Firenze, 25 gennaio 2009 – “Faccio il macchinista da 40 anni, e posso dire perché si rompono gli Eurostar. Anche a me in tanti anni di guida mi si sono rotti 5 treni! Treni merci naturalmente. Perché era proprio impensabile che si potessero rompere i treni viaggiatori per i rischi evidenti ai viaggiatori; per questo i loro ganci erano sempre perfetti e costantemente revisionati” . A parlare è Ezio Gallori, macchinista in pensione e leader dei ferrovieri, in merito a quanto accaduto ieri sera al treno Napoli-Bologna, 9456, ETR 500 Frecciarossa, sulla linea ad alta velocità, nei pressi di Frosinone. ”Accreditare la rottura di un gancio all’uso di un segnale di emergenza – si arrabbia Gallori - è un’offesa al comune buon senso e alla nostra esperienza. Proprio per la sicurezza dei ganci, i treni a composizione bloccata come gli ETR, venivano scomposti e ricomposti ad ogni revisione, solo dopo averne constatato e misurato le usure e, addirittura, con apposite disposizioni si prevedeva l’uso su linee diverse per favorire usure uniformi (ne sa più di me il capo tecnico Franco Caroli adibito per anni a questo lavoro nella rimessa di Milano). Quindi - mette in evidenza - o difetti di costruzioni o scarse manutenzioni.
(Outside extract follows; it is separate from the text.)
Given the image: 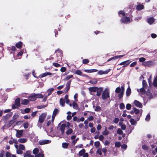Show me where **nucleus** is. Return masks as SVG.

Dubbi e perplessità già espressi dal Rappresentante per la Sicurezza Dante De Angelis - ricorda Gallori - che gli sono costate un barbaro quanto ingiusto licenziamento non ancora revocato nonostante le richieste unanimi dell’opinione pubblica e di innumerevoli personalità ed Istituzioni alle quali i dirigenti delle FS sono rimasti insensibili. Cosa c’è da fare adesso – si domanda l’anziano ma sempre attivo leader sindacale - Riassumere subito De Angelis, ricercare le vere ragioni di questi incidenti e risolverle. O, per “par condicio”, licenziare tutti quelli che non hanno ancora capito che i ganci dei treni non si devono rompere per nessuna ragione”.